Ana Carla Bermúdez

Do UOL, em São Paulo

23/03/2018

 

O interesse nacional em torno do ex-presidente Luiz Inácio Lula da Silva (PT) tem contribuído para dar destaque a um “racha antigo” entre os ministros do STF (Supremo Tribunal Federal) e suas duas turmas, principalmente no que diz respeito à prisão após segunda instância. A opinião é de especialistas ouvidos pelo UOL.

Condenado em segunda instância no caso do tríplex, Lula tenta evitar sua prisão por meio de um recurso chamado de habeas corpus no STF. Na noite de ontem (22), a Corte decidiu suspender o julgamento do recurso.

Também por determinação dos ministros do Supremo, Lula não poderá ser preso até que seja concluído o julgamento no STF, que será retomado em duas semanas, no dia 4 de abril. A sessão de ontem foi suspensa pelo avançar do horário – já passava das 18h30 quando a Corte chegou à decisão preliminar de que o habeas corpus poderia ser analisado pelos ministros.

Para Celso Vilardi, professor de direito penal da FGV (Fundação Getúlio Vargas), “não é o racha que está aumentando”. “É que ele está sendo exposto em nível nacional, dado o interesse no julgamento do habeas corpus do ex-presidente Lula”, afirmou.

* **Exercícios**:
- 1) Relacione todas as pessoas citadas pelo nome na reportagem sobre o habeas corpus de Lula, sem contar nomes que fazem parte de instituições.
- 2) Transcreva, da reportagem sobre o habeas corpus de Lula, o trecho de "Do UOL, em São" a "julgamento do recurso.".
- 3) Dê continuidade à reportagem sobre o habeas corpus de Lula a partir da última frase apresentada.
As linhas que vêm depois não são usadas em nenhum exercício.

* **Dados fornecidos**:
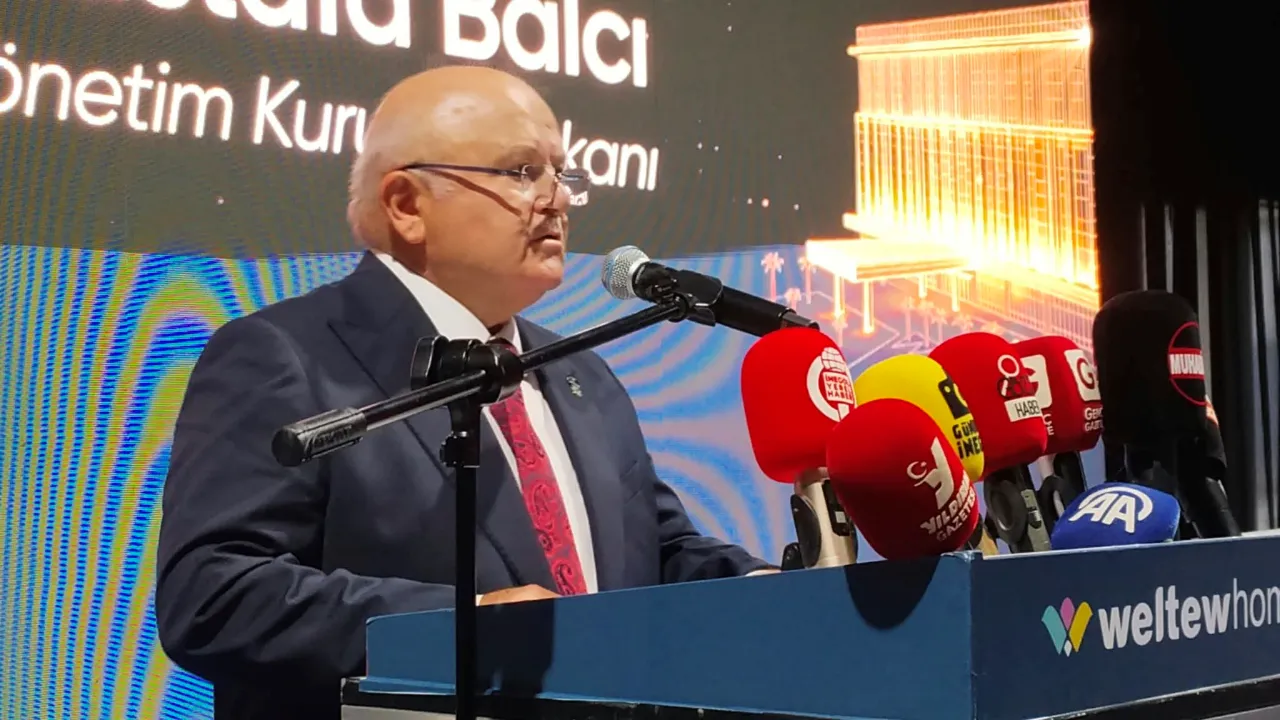 Weltew'in Yeni Kampüsünde 65 Genç Meslek Öğreniyor! Mustafa Balcı Burası Mobilya Okulu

* **Respostas por item**:
- 1) Ana Carla Bermúdez; Luiz Inácio Lula da Silva; Celso Vilardi.

- 2)
Do UOL, em São Paulo

23/03/2018

 

O interesse nacional em torno do ex-presidente Luiz Inácio Lula da Silva (PT) tem contribuído para dar destaque a um “racha antigo” entre os ministros do STF (Supremo Tribunal Federal) e suas duas turmas, principalmente no que diz respeito à prisão após segunda instância. A opinião é de especialistas ouvidos pelo UOL.

Condenado em segunda instância no caso do tríplex, Lula tenta evitar sua prisão por meio de um recurso chamado de habeas corpus no STF. Na noite de ontem (22), a Corte decidiu suspender o julgamento do recurso.

- 3)
“Essa questão da prisão após segunda instância está tão indefinida no Supremo que, efetivamente, você tem liminares de alguns ministros evitando prisões [após condenação em segunda instância] e negativas de liminares de outros ministros permitindo a prisão”, disse.

Além disso, na última quarta-feira (20), os ministros Gilmar Mendes e Luis Roberto Barroso protagonizaram um bate-boca que fez a presidente Cármen Lúcia suspender a sessão do STF. A discussão começou justamente por uma crítica de Gilmar a Barroso por este ter aprovado na 1ª Turma, e não no plenário, sua tese de que a realização de um aborto até o terceiro mês de gravidez não constitui crime.

Para a professora de direito penal do IDP-São Paulo, Fernanda de Almeida Carneiro, essas divergências trazem “uma instabilidade jurídica muito grande”. “Parece que um lado não aceita muito as opiniões e os argumentos do outro”, afirmou.

Na análise de Carneiro, ministros de uma mesma Turma acabam, normalmente, debatendo e convivendo mais entre si. “Naturalmente você tem um contato maior com aquelas pessoas, que acabam debatendo, chegando a uma conclusão comum entre elas”, disse.

A “imprevisibilidade”, segundo os especialistas, se destaca ainda mais quando o Supremo julga um caso individual, como é o caso do habeas corpus de Lula –e que, portanto, valeria apenas para o ex-presidente.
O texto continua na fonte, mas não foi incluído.